Mistake #2 No Exit strategy.
This is the single most common thing I see in new traders. They buy a stock or get into an options trade for all kinds of reasons but never have a plan to sell.
A successful trader always knows how, when and where he’s going to get out before he gets in.
To avoid the mistake of “No Exit Strategy” you should know that, if you are selling a covered call or doing a credit spread, where your breakeven point is and how to get out or unwind the trade.
In a covered call, your break even is your purchase price of the stock minus the amount your received for selling the call. Don’t let the stock drop by more than you receive in call premium.
In credit spreads, anytime the stock moves against you and the spread widens, you are starting to lose money. At this point, you must decide if the move is temporary and it will get back on track and close out of the money on Friday, or if the trend is broken and you need to unwind it.
Mistake #3 Not fully understanding the strategy.
This is a common mistake and it’s not your fault. The best way to gain confidence to better understand the strategy is to re-read the trader training material and to re-watch the video tutorials and case studies I have created for you within this portal.
Mistake #4: Fear Of Loss / Trading With The Wrong Money
I can’t even begin to tell you how many people start out with the wrong money. The “wrong” money by the way has nothing to do with any amount of money. It has to do with the type of money.

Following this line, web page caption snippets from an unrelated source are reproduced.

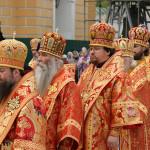 patriarshaya_liturgiya14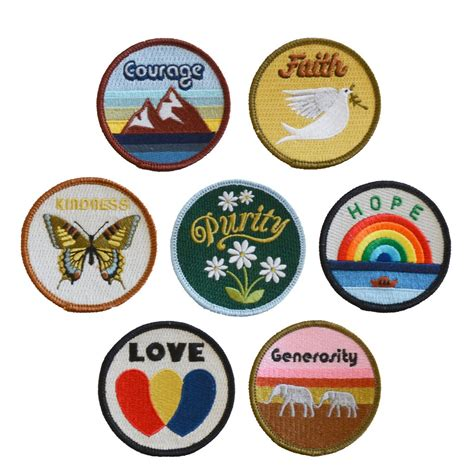 Wholesale Home Decor And Gifts by Set Of Virtues Patches The Novogratz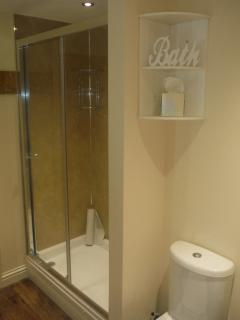 Large shower enclosure: big enough for two!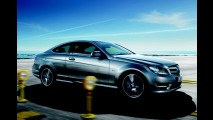 Mercedes-Benz C 250 Turbo Sport Coupé chega por R$ 189.900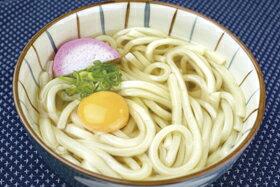 麺類, うどん ) 200g5( )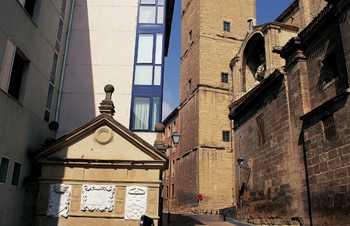 Eglise de Santiago el Real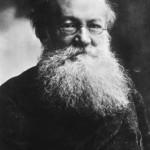 Anarşizmin Teori ve Pratik Tartışmaları (1) Onaltılar Manifestosu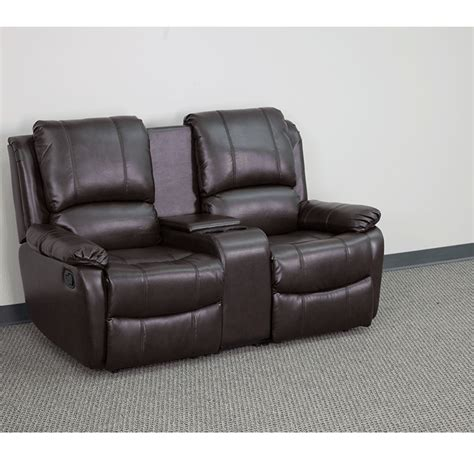 Leather Reclining Sofa With Cup Holders by Leather Sofas With Drink Holders Sofa Menzilperde Net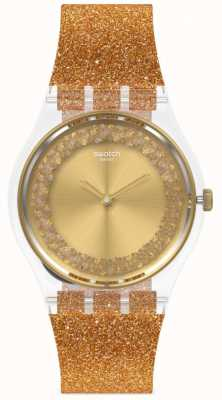 Swatch SPARKLINGOT | Original Gent | Gold Glitter Silicone Strap | Gold Dial GE285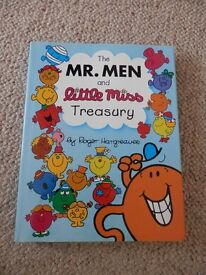 The Mr Men & Little Miss Treasury Book - Brand new large hardback book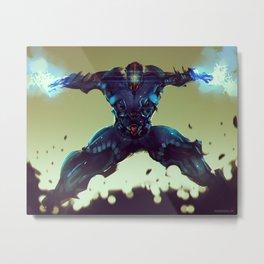 SubZero 00 Metal Print
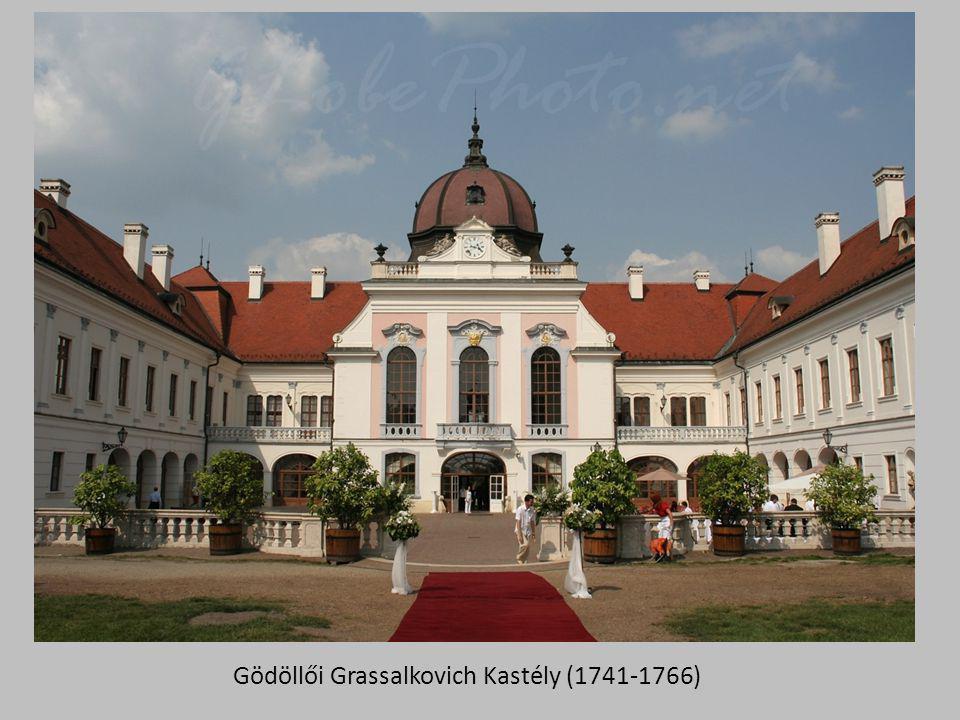 Gödöllői Grassalkovich Kastély (1741-1766)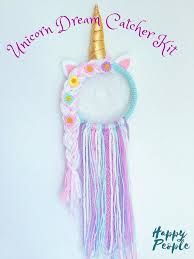 Dream Catcher Kits For Kids Gorgeous Make Your Own Unicorn Dream Catcher Kit Kids Unicorn Dreamcatcher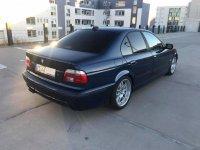 E39 523i BIARRITZBLAU - 5er BMW - E39 - 9.jpg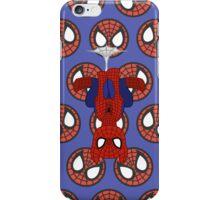 Marvel Pony Spider-man iPhone Case/Skin
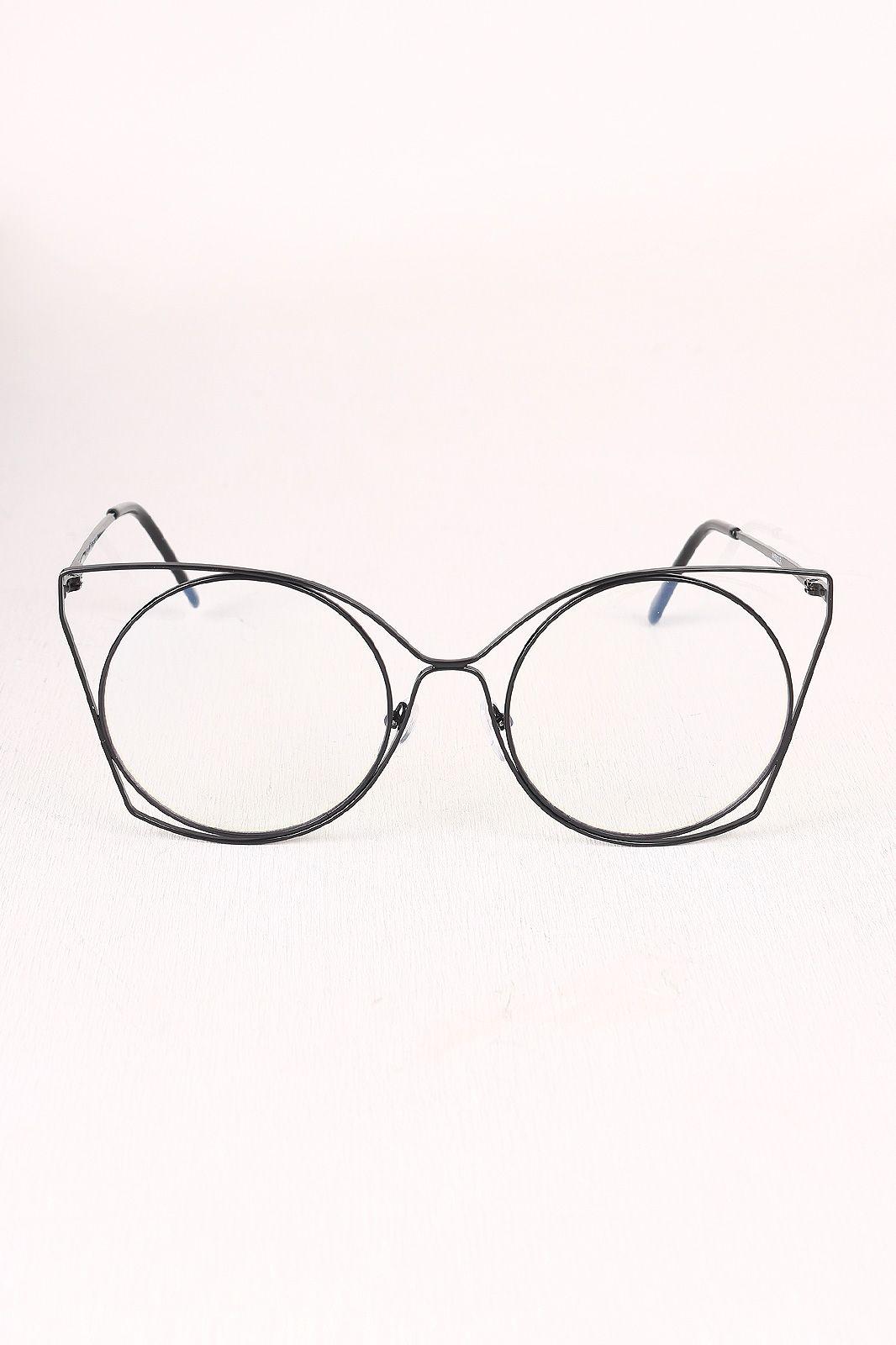 FREE SH & Easy Returns! Shop Oversized Clear Lens Framed Glasses ...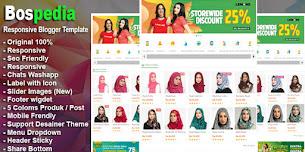 Bospedia Shop Responsive Blogger Template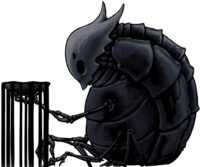 Shade Beast sprite.png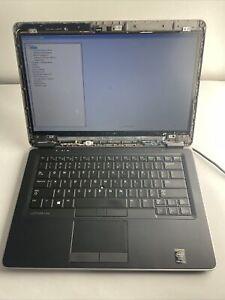Dell Latitude E7440 Laptop i5 NO RAM NO HDD Parts/Repair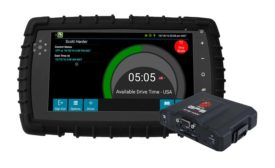 GPS Insight electronic logging
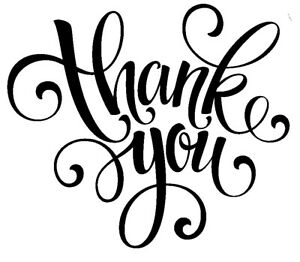 Thank You - Text #3 Unmounted Clear Stamp Approx 60x54mm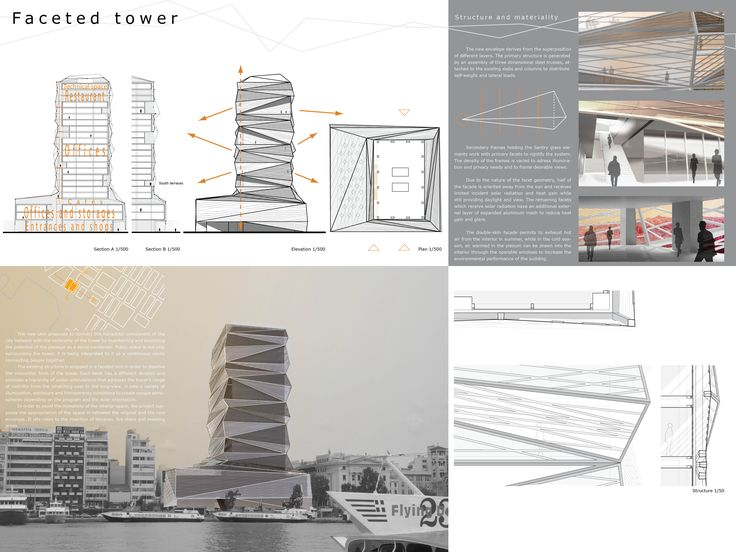 Architecture Design Presentation Sheets architecture layout | portfolio | pinterest | architecture layout
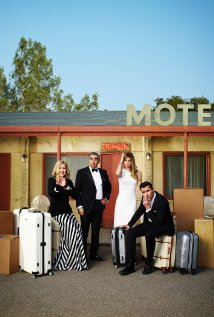 Schitt's Creek: Season 1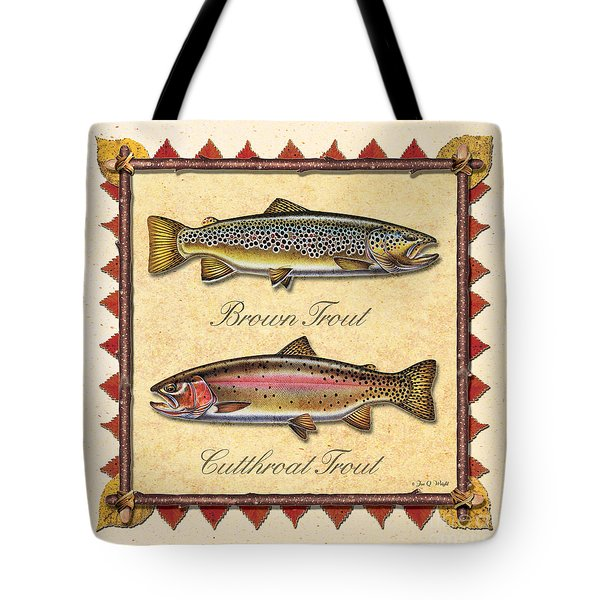 Brown And Cutthroat Creme Tote Bag
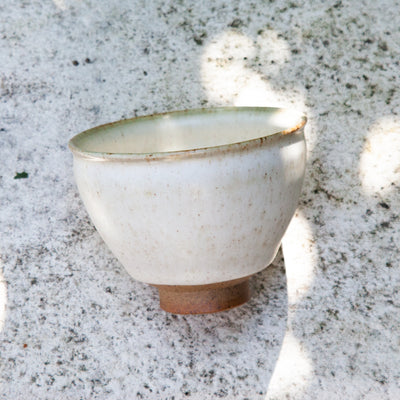 Glazed Pottery Tea Cup (cream)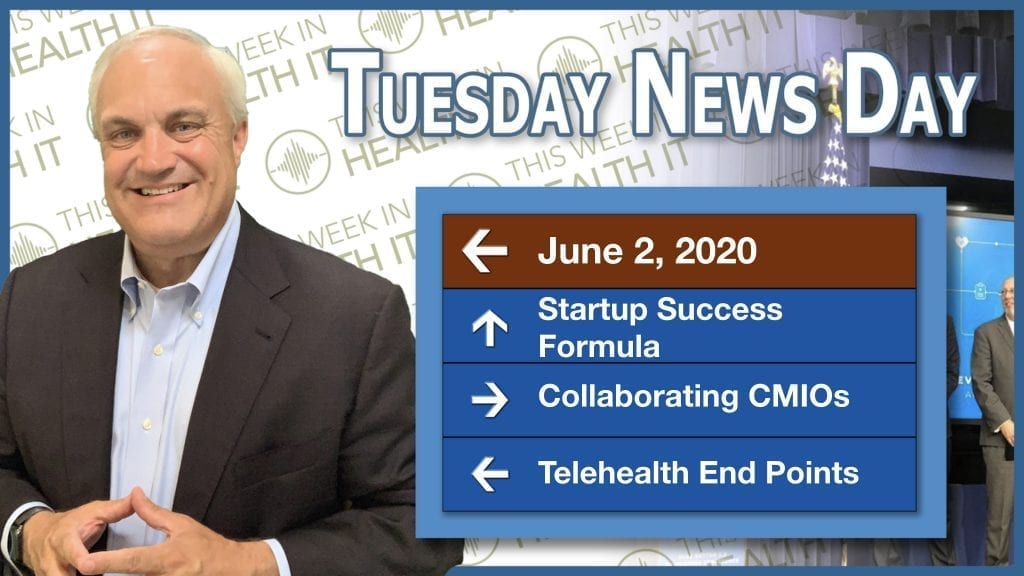 Tuesday News Day Startup Success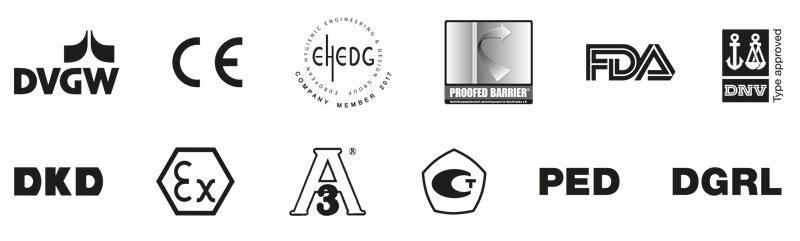 Ein breites Spektrum an Zulassungen und Zertifikaten. Strenge Prüfungen durch nationale und internationale Zulassungsstellen sorgen für maximale Zuverlässigkeit. Abgebildete Label gelten nur für bestimmte AFRISO Produkte.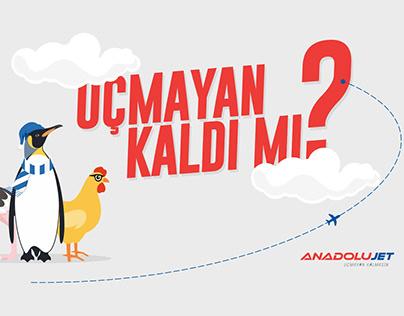 Anadolu Jet Presentation Film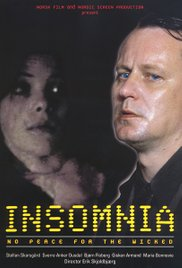 Watch Insomnia Online Free 1997 Putlocker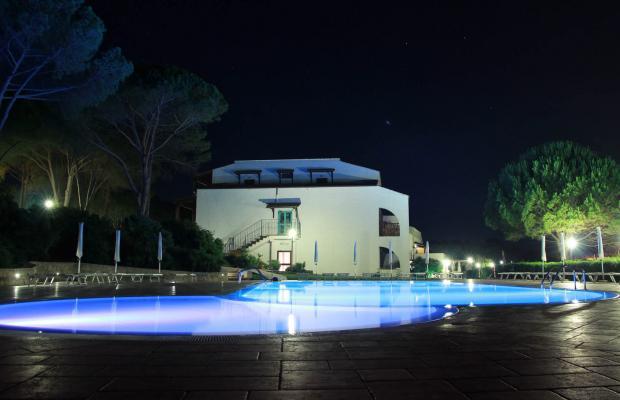 фотографии отеля Punta Negra изображение №35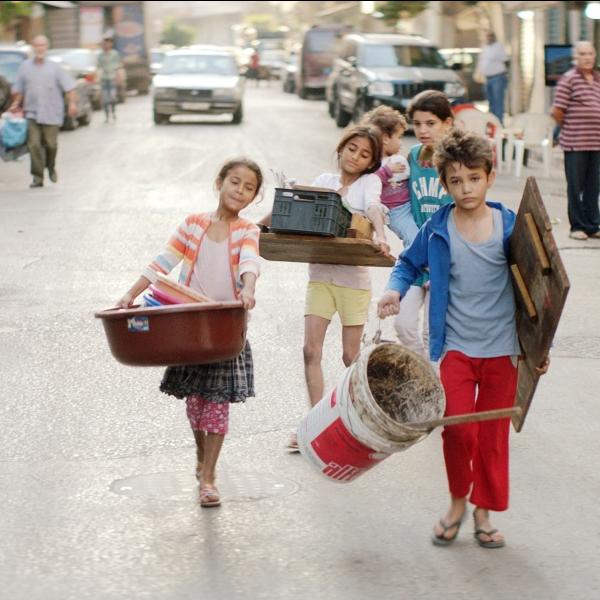 《我想有個家》讓貧民窟男孩翻轉真實人生,甚至讓聯合國出面協助移民!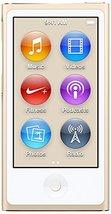 Apple iPod Nano 16GB Gold 7th Generation - $267.29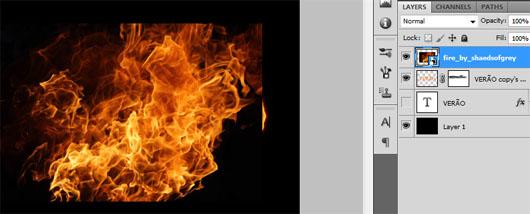 Imagem das chamas adicionada ao arquivo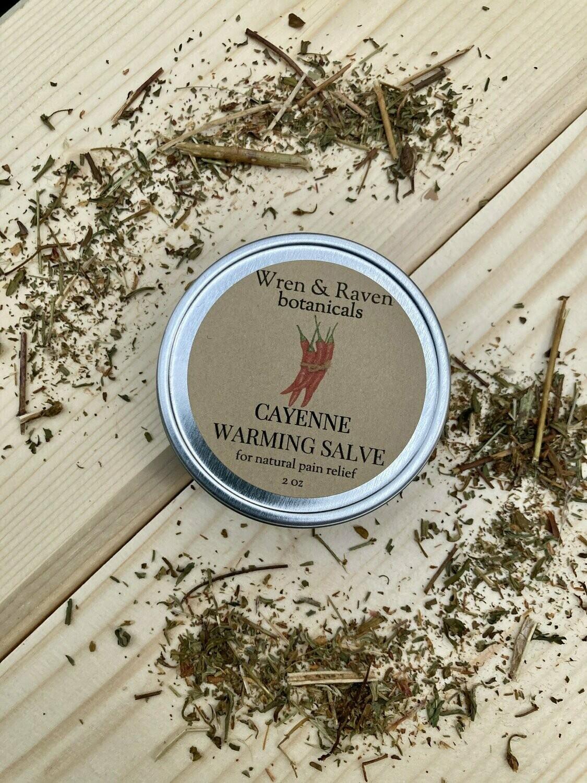 wren & raven botanicals - Cayenne warming salve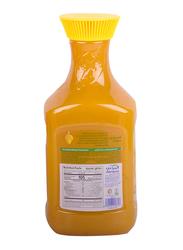 Al-Marai Mango & Grape Juice, 1.5 Liters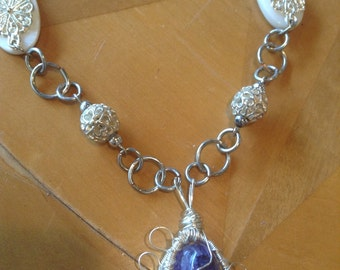 Purple and Flowers Necklace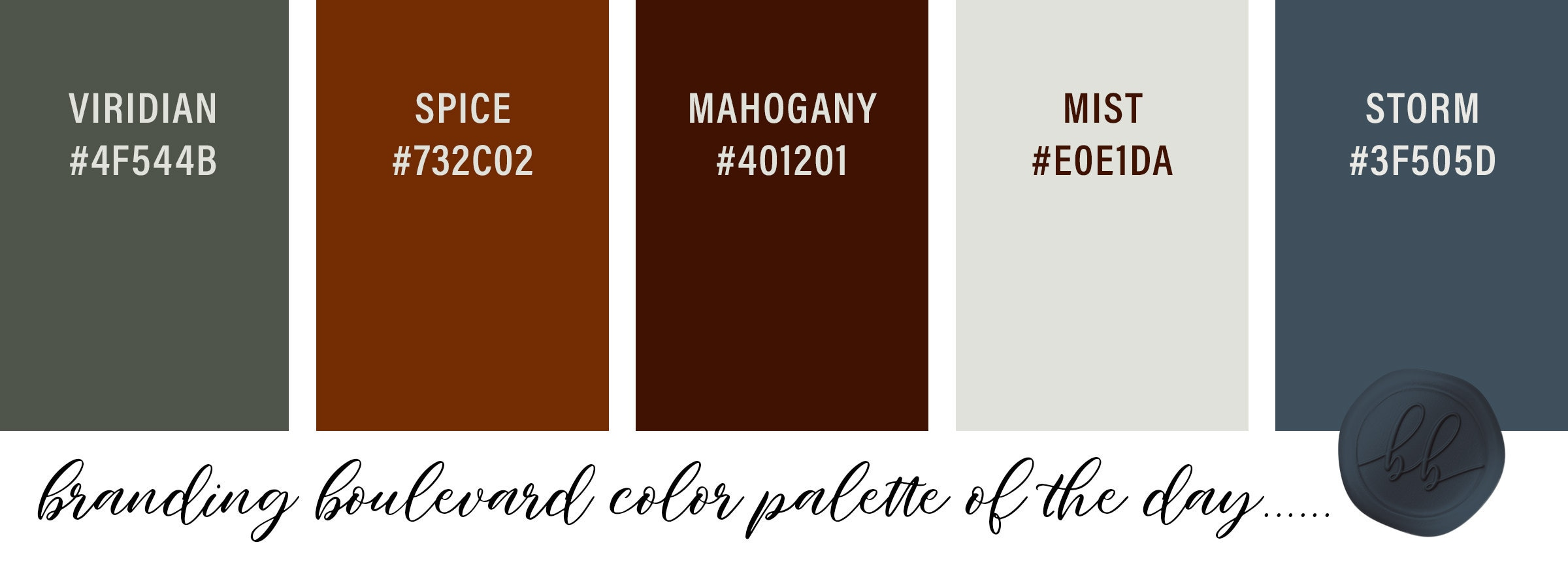 Autumn Spice Color Palette - Green Spice Rust Mahogany Ivory and Bluish Gray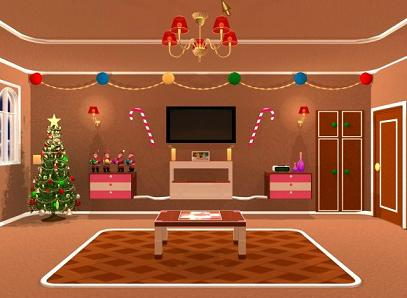 One Holiday Scene Post-14526-1422537381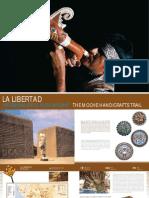 Guia Turistica Artesanal Regiona La Libertad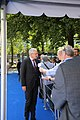 EPP Summit, Brussels, June 2018 (41252731660).jpg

This part is critical => in order for you to have any kind of real success trading stocks you have to be trading with what you consider “risk capital.” This means you can’t be using the rent or grocery money to make trades with. This is money you can’t afford to lose… also known as “scared money.” Scared money never wins, period.
My general rule of thumb on how much money you should start trading with is any amount that you could take a lighter to and not cry about it.
If losing this money impacts your life, it’s not risk capital.
By the way, this does not mean you will lose all your money, but once you’ve initially set yourself up to trade only with risk capital, you are far less likely to make emotional trading decisions. This also mentally frees you up to experience larger and more frequent trading profits.
The stock market is a place to make a great deal of money. Many people have made a fortune trading. The reason that you can make money at it is because it involves risk.
Nobody can predict the market’s direction or what a particular stock will do with 100% accuracy. Therefore, you should ONLY trade with risk capital.
You may have heard me say this before, but I don’t just say it as a general warning. I say it because the key to avoiding the emotionally painful and financially costly learning curve that most traders initially go through is in the deeper meaning of that statement. You CANNOT have any type of long term trading success with money that you are emotionally attached to.
It’s impossible. Human nature is such that, our fear of loss is greater than our greed for gain. That’s why, if you’re trading with scared money, you can’t be successful trading because, like I said earlier, scared money never wins.
Mistake # 5. On the wrong side of the market.
This is a very, very common mistake. The worst part is, no one who makes this mistake even realized they were on the wrong side of the market or they wouldn’t have done the trade in the first place. Check this out, my research indicates that you can improve your odds of success by 85% simply by trading in the same direction as the broad market. That’s why we always put our fingers on the pulse of the broad market before we look for a stock to use for an options trade. This is explained in Module 1.
After you know the broad market’s trend then you would trade the same direction on the stock. In a bull market, Bull Put spreads, and covered calls and occasionally buying Calls are the preferred strategies. In a bear market, it’s best to use the Bear Call Spread and occasionally buying Puts.